O ortopedista desenvolve pesquisas que visam viabilizar o uso de células-tronco na produção de membranas a serem implantadas no joelho. Segundo dados apresentados por Lazzaretti, lesões na cartilagem da articulação afetam 63% da população mundial (leia mais em: agencia.fapesp.br/35503/).
Um fator que prejudica muitas das pesquisas e, consequentemente, das empresas inovadoras é o alto custo dos testes clínicos, obrigatórios para que novos tratamentos sejam liberados para uso em humanos.
“As pesquisas clínicas de fase 3 são um dos ‘vales da morte’ das empresas de biotecnologia. No Brasil, custam de R$ 3 milhões a R$ 5 milhões”, exemplificou Lazzaretti.
“São desafios que precisamos repensar, investir mais. E acredito muito no potencial desses diversos bioprodutos que podem chegar para melhorar a qualidade de vida das pessoas com diversos tipos de lesão”, opinou Paula Kempe, que teve bolsa da FAPESP e hoje faz pós-doutorado no SRI International, nos Estados Unidos.
A pesquisadora estudou o uso do selante de fibrina feito a partir do veneno da cascavel para o tratamento de lesões na medula, uma das potenciais aplicações do produto. O disponível no mercado hoje, mais caro, é importado (leia mais em: agencia.fapesp.br/37768/).
“O desenvolvimento do selante de fibrina é um projeto que vem acontecendo desde 1989. Se pensarmos que apenas agora está chegando aos testes clínicos e o quanto de pesquisa, verba e tempo foram gastos. E ainda assim não chegou ao mercado”, comentou.
O seminário teve ainda a participação de Paula Schneider, analista legislativa do ILP, e Roberta Aguilar dos Santos Clemente, analista legislativa da Secretaria Geral da Alesp. O vídeo está disponível em: https://youtu.be/YtJnHyvXPHk.

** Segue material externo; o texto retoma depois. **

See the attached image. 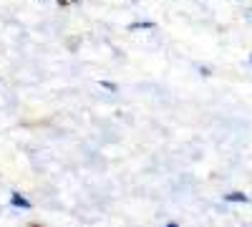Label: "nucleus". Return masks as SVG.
Here are the masks:
<instances>
[{
	"label": "nucleus",
	"instance_id": "nucleus-1",
	"mask_svg": "<svg viewBox=\"0 0 252 227\" xmlns=\"http://www.w3.org/2000/svg\"><path fill=\"white\" fill-rule=\"evenodd\" d=\"M10 204H13V207H18V210H31V202H28L26 197H20L18 192L10 197Z\"/></svg>",
	"mask_w": 252,
	"mask_h": 227
},
{
	"label": "nucleus",
	"instance_id": "nucleus-2",
	"mask_svg": "<svg viewBox=\"0 0 252 227\" xmlns=\"http://www.w3.org/2000/svg\"><path fill=\"white\" fill-rule=\"evenodd\" d=\"M224 199H227V202H247V195H245V192H227Z\"/></svg>",
	"mask_w": 252,
	"mask_h": 227
},
{
	"label": "nucleus",
	"instance_id": "nucleus-3",
	"mask_svg": "<svg viewBox=\"0 0 252 227\" xmlns=\"http://www.w3.org/2000/svg\"><path fill=\"white\" fill-rule=\"evenodd\" d=\"M129 28H131V31H139V28H146V31H149V28H154V23H149V20H144V23H131Z\"/></svg>",
	"mask_w": 252,
	"mask_h": 227
},
{
	"label": "nucleus",
	"instance_id": "nucleus-4",
	"mask_svg": "<svg viewBox=\"0 0 252 227\" xmlns=\"http://www.w3.org/2000/svg\"><path fill=\"white\" fill-rule=\"evenodd\" d=\"M98 86H103V89H106V91H116V84H111V81H101Z\"/></svg>",
	"mask_w": 252,
	"mask_h": 227
},
{
	"label": "nucleus",
	"instance_id": "nucleus-5",
	"mask_svg": "<svg viewBox=\"0 0 252 227\" xmlns=\"http://www.w3.org/2000/svg\"><path fill=\"white\" fill-rule=\"evenodd\" d=\"M61 5H73V3H78V0H58Z\"/></svg>",
	"mask_w": 252,
	"mask_h": 227
},
{
	"label": "nucleus",
	"instance_id": "nucleus-6",
	"mask_svg": "<svg viewBox=\"0 0 252 227\" xmlns=\"http://www.w3.org/2000/svg\"><path fill=\"white\" fill-rule=\"evenodd\" d=\"M250 64H252V56H250Z\"/></svg>",
	"mask_w": 252,
	"mask_h": 227
}]
</instances>
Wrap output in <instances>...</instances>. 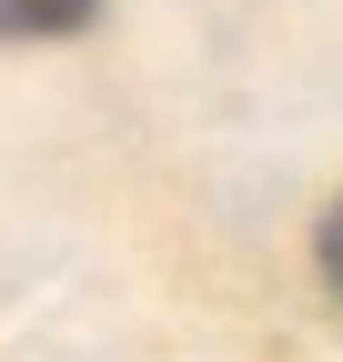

Soluções para o meio ambiente urbano
Na edição anterior do Ciclo ILP-FAPESP de Ciência e Inovação, ocorrida em 27 de maio, a construção de políticas públicas para tornar as cidades mais sustentáveis esteve no foco do debate.
Como ressaltaram os participantes, as cidades são as maiores emissoras globais de gases de efeito estufa. Mitigar as emissões, transformar resíduos urbanos em recursos e desenvolver estratégias para lidar com inundações e outros desastres socioambientais são temas da máxima importância no contexto da atual crise climática.
O evento teve como palestrantes Julio Romano Meneghini, professor titular da Escola Politécnica da Universidade de São Paulo (Poli-USP); Glaucia Mendes Souza, professora titular do Instituto de Química da Universidade de São Paulo (IQ-USP) e membro da coordenação do Programa FAPESP de Pesquisa em Bioenergia (BIOEN); Roberto Speicys Cardoso, pesquisador e empreendedor na área de mobilidade urbana; e Maria Alexandra Cunha, professora da Escola de Administração de Empresas de São Paulo da Fundação Getúlio Vargas (EAESP-FGV).
Enfatizando que estamos nos primórdios de uma nova era no domínio da energia, Meneghini falou do papel fundamental que o hidrogênio vai ter nesta e nas próximas décadas, bem como do emprego do etanol como vetor para produção e transporte de hidrogênio. O pesquisador é diretor científico do Centro de Pesquisa para Inovação em Gases de Efeito Estufa (RCGI), um Centro de Pesquisa em Engenharia (CPE) constituído por FAPESP e Shell.
A descarbonização do transporte público, tendo por diretriz o conceito de cidades inteligentes, foi o assunto explorado por Speicys Cardoso, enquanto Mendes Souza falou sobre o aproveitamento de resíduos para a produção de bioenergia. Cunha tratou de como o engajamento da população, ancorado em dados, é fundamental para promover a resiliência diante dos eventos extremos causados pela crise do clima.
O evento foi aberto por Karina do Carmo, diretora-presidente do Instituto do Legislativo Paulista (ILP), e contou com a presença da deputada estadual Marina Helou, vice-presidente da Comissão de Ciência, Tecnologia, Inovação e Informação da Assembleia Legislativa do Estado de São Paulo (Alesp). A moderação foi de Horácio Forjaz, gerente de Relações Institucionais da FAPESP.
As apresentações podem ser assistidas na íntegra em: www.youtube.com/watch?v=_Ou23X-jzMA&t=3228s.